**Given problem 1**
Please return the part of the backlight thread from "Unfortunately, there's a" up to and including "reproduce it reliably.", word for word.

# Precision 5510 No backlight control resuming from suspend

## ]grimm[

I'm having difficulty resuming my Precision 5510 after suspending.  I'm currently using the Intel GPU for primary graphics output and the Nvidia through bumblebee as needed.  I'm running gentoo-sources:4.6.3.

I'm able to put the laptop to sleep either with a lid trigger or by calling pm-suspend (I'm using openRC instead of systemd so I'm still using pm-utils to suspend.)  The machine goes to sleep reliably and will wake up but with odd behavior of the backlight upon resuming.  Adjusting the backlight with the hotkeys, a slider widget or by directly echoing values into /sys/class/backlight/intel_backlight/brightness will not adjust the backlight.  The hotkeys will still trigger the OSD to react as if brightness is being lowered.  However, once I hit the bottom of the brightness scale or echo "0" into the sysfs node, the backlight will turn off and can be turned on again.

Unfortunately, there's a second side effect that I've seen from this odd suspend behavior.  Once I have suspended and resumed the computer, I won't be able to use the hotkeys to adjust brightness after rebooting the computer.  Echoing into sysfs or using GUI widget slider will adjust the backlight but the hotkeys will not react or trigger events in X (including when I test with xev).  However, the backlight and keys still work because I am able to adjust the backlight during POST and the bootloader, it is only after the kernel initializes that I lose control.  I am yet to be able to isolate how it is that I regain hotkey usage again, but after some combination of suspends, resumes and reboots, I'm usually able to get things working again, but it's a frustrating procedure since I can't reproduce it reliably.

**Exercise data**
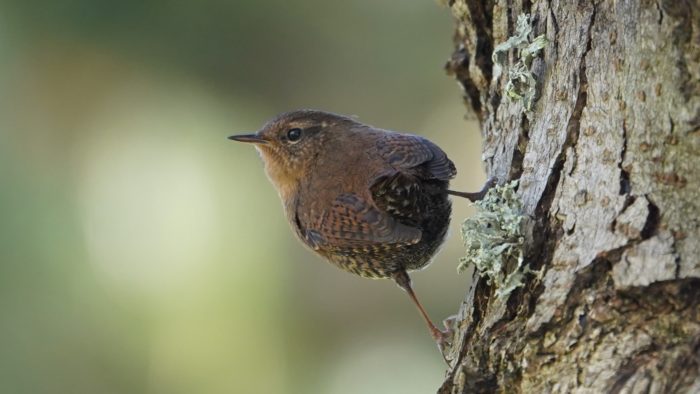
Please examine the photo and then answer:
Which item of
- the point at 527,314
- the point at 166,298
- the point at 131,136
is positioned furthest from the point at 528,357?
the point at 131,136

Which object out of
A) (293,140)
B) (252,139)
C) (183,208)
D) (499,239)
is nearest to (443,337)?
(499,239)

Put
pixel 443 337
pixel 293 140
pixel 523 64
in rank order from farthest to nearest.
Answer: pixel 293 140 < pixel 443 337 < pixel 523 64

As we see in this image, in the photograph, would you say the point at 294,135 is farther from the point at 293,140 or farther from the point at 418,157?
the point at 418,157

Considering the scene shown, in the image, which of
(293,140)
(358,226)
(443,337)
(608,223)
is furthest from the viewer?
(293,140)

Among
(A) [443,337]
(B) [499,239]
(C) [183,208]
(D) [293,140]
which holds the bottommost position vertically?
(A) [443,337]

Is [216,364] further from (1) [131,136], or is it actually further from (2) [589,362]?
(2) [589,362]
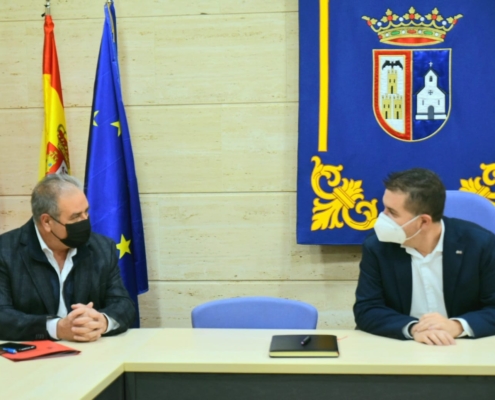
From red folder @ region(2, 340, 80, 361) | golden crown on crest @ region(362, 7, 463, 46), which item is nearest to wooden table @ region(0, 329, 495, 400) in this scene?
red folder @ region(2, 340, 80, 361)

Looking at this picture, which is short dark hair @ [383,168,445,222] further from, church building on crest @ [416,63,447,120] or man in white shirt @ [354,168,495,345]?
church building on crest @ [416,63,447,120]

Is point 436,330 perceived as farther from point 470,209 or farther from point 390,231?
point 470,209

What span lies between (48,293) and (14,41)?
74.6 inches

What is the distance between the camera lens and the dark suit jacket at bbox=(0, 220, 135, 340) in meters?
2.67

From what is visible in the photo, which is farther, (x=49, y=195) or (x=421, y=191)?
(x=49, y=195)

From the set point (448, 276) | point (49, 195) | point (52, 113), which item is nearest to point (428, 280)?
point (448, 276)

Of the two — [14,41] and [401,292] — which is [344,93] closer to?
[401,292]

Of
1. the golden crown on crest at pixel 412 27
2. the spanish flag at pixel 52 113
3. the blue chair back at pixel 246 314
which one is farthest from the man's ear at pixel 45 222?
the golden crown on crest at pixel 412 27

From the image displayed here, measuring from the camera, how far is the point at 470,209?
116 inches

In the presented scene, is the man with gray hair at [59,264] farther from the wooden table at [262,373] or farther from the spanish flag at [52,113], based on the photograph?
the spanish flag at [52,113]

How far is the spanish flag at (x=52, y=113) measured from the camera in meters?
3.69

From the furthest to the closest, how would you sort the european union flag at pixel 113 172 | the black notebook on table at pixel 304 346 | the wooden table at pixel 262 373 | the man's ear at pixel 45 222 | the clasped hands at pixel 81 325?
the european union flag at pixel 113 172
the man's ear at pixel 45 222
the clasped hands at pixel 81 325
the black notebook on table at pixel 304 346
the wooden table at pixel 262 373

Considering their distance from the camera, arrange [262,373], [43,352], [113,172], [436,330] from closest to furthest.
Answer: [262,373], [43,352], [436,330], [113,172]

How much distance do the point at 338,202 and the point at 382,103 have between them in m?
0.61
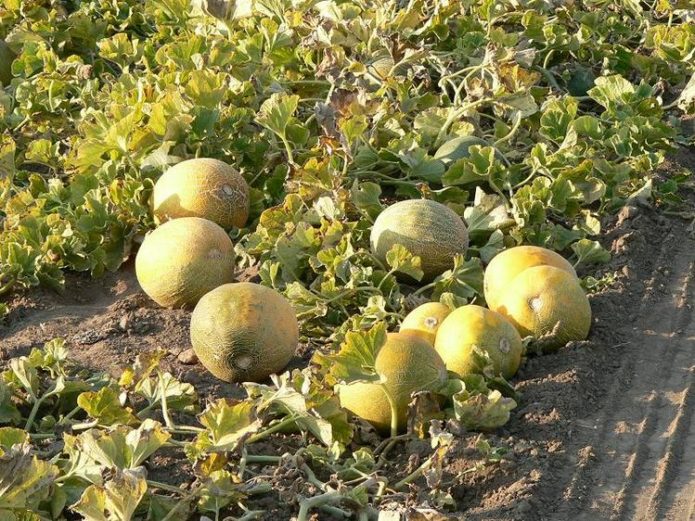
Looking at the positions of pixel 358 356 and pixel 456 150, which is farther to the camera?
pixel 456 150

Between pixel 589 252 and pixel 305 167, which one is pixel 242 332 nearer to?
pixel 305 167

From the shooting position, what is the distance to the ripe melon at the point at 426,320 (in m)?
4.54

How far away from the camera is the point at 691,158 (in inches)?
258

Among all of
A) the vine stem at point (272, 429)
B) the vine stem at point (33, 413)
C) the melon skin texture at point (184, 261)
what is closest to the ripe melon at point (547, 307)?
the vine stem at point (272, 429)

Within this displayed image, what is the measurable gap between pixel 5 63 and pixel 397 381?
4858 mm

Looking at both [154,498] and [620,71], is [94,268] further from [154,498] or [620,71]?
[620,71]

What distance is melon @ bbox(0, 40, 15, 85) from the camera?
791 cm

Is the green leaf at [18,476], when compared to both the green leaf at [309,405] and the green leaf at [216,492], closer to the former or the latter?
the green leaf at [216,492]

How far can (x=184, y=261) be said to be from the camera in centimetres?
507

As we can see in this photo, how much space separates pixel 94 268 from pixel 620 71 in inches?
145

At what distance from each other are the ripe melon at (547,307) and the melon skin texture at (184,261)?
50.8 inches

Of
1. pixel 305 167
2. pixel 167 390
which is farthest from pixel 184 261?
pixel 167 390

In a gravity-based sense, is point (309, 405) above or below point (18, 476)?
below

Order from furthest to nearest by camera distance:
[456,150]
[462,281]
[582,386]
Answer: [456,150] → [462,281] → [582,386]
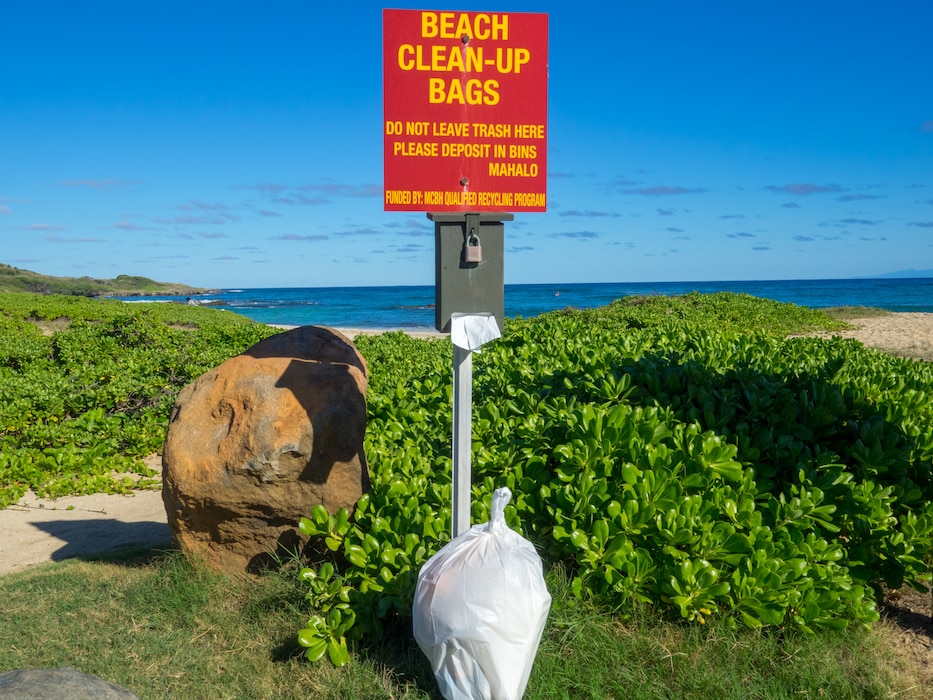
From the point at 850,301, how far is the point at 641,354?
7502 cm

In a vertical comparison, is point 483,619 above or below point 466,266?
below

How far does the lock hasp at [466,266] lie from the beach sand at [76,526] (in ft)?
10.9

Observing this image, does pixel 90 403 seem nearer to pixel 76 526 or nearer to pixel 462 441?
pixel 76 526

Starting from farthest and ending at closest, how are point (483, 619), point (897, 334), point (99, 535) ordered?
point (897, 334) < point (99, 535) < point (483, 619)

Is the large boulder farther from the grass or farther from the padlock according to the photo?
the padlock

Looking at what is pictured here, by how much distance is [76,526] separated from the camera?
6.08 metres

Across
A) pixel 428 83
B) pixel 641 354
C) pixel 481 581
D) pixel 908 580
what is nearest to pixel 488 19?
pixel 428 83

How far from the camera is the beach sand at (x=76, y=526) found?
544 centimetres

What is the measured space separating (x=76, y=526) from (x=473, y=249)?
4.88m

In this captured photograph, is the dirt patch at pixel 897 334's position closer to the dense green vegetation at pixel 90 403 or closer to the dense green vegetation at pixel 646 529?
the dense green vegetation at pixel 646 529

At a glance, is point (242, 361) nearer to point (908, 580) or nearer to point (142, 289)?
point (908, 580)

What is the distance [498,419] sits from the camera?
4766 millimetres

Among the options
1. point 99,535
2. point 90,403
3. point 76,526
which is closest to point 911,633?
point 99,535

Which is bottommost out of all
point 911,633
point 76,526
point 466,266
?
point 76,526
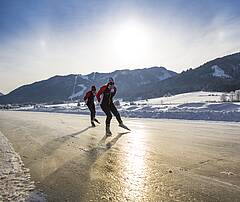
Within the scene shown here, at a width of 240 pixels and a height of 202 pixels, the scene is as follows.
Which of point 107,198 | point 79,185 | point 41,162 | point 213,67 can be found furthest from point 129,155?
point 213,67

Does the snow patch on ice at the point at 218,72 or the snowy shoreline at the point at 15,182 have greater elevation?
the snow patch on ice at the point at 218,72

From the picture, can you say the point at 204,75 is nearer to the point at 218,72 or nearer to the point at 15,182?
the point at 218,72

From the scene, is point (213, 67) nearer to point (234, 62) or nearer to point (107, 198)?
point (234, 62)

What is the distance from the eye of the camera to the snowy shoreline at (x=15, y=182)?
3.09 meters

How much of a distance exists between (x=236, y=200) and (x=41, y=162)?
331 centimetres

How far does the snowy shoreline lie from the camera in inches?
121

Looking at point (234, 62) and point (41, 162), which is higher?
point (234, 62)

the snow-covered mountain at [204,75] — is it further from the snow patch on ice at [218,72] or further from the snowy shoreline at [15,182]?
the snowy shoreline at [15,182]

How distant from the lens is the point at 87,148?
627 centimetres

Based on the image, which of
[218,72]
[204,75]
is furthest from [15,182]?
[218,72]

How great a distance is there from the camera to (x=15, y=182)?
3.65 meters

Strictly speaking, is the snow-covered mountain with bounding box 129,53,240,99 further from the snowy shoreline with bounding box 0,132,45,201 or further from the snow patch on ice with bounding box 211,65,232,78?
the snowy shoreline with bounding box 0,132,45,201

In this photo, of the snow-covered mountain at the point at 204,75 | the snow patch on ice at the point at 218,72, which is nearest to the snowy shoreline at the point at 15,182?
the snow-covered mountain at the point at 204,75

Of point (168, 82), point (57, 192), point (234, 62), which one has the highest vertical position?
point (234, 62)
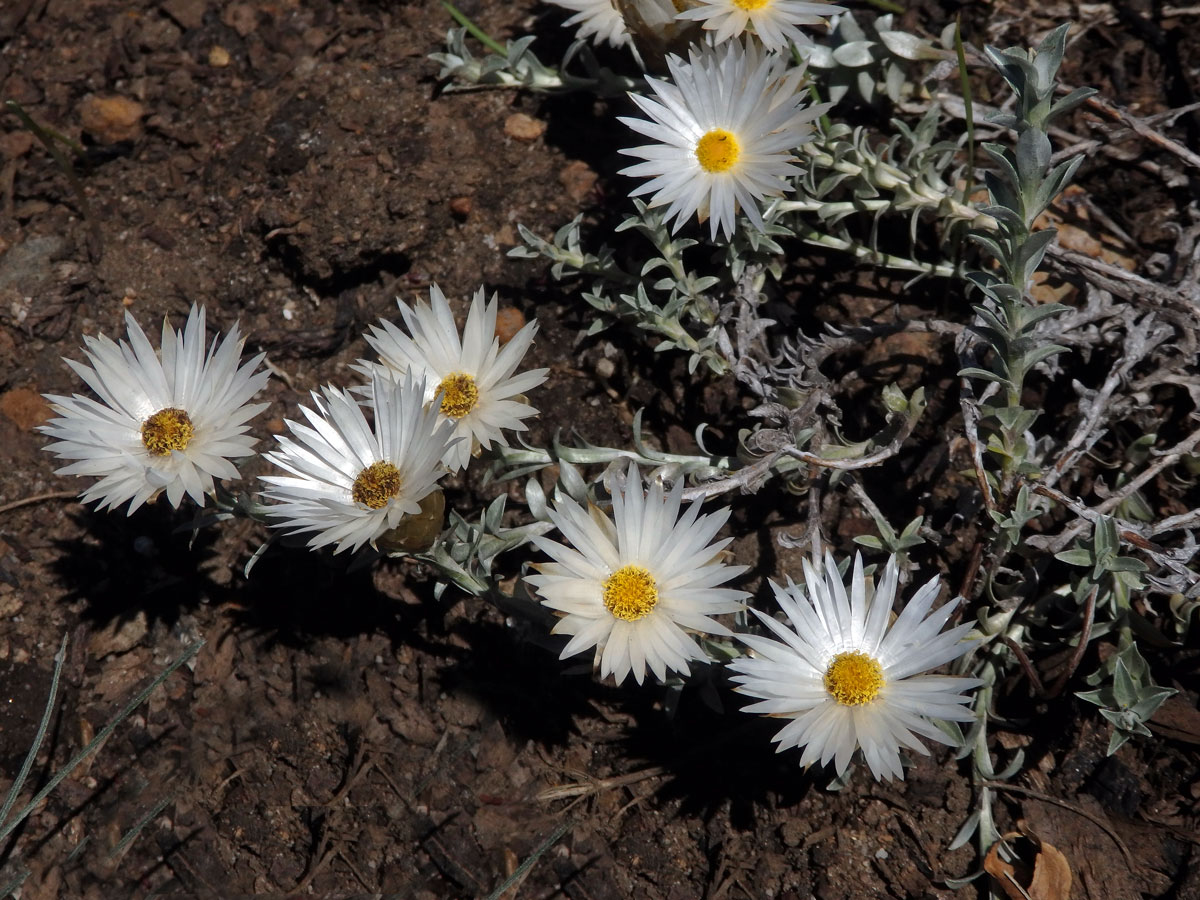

**Given problem 2**
Retype the rows from the line with "the snow-covered mountain at [204,75]" up to and including the last line of the rows, unchanged, and leave the pictures out.

**Exercise output 1**
Unfortunately, there's a second side effect that I've seen from this odd suspend behavior.  Once I have suspended and resumed the computer, I won't be able to use the hotkeys to adjust brightness after rebooting the computer.  Echoing into sysfs or using GUI widget slider will adjust the backlight but the hotkeys will not react or trigger events in X (including when I test with xev).  However, the backlight and keys still work because I am able to adjust the backlight during POST and the bootloader, it is only after the kernel initializes that I lose control.  I am yet to be able to isolate how it is that I regain hotkey usage again, but after some combination of suspends, resumes and reboots, I'm usually able to get things working again, but it's a frustrating procedure since I can't reproduce it reliably.

**Exercise output 2**
the snow-covered mountain at [204,75] — is it further from the snow patch on ice at [218,72] or further from the snowy shoreline at [15,182]?
the snowy shoreline at [15,182]

How distant from the lens is the point at 87,148?
627 centimetres

Based on the image, which of
[218,72]
[204,75]
is furthest from [15,182]?
[218,72]

How great a distance is there from the camera to (x=15, y=182)?
3.65 meters

Strictly speaking, is the snow-covered mountain with bounding box 129,53,240,99 further from the snowy shoreline with bounding box 0,132,45,201 or further from the snow patch on ice with bounding box 211,65,232,78?
the snowy shoreline with bounding box 0,132,45,201

In this photo, of the snow-covered mountain at the point at 204,75 | the snow patch on ice at the point at 218,72, which is nearest to the snowy shoreline at the point at 15,182?
the snow-covered mountain at the point at 204,75

Of point (168, 82), point (57, 192), point (234, 62), which one has the highest vertical position?
point (234, 62)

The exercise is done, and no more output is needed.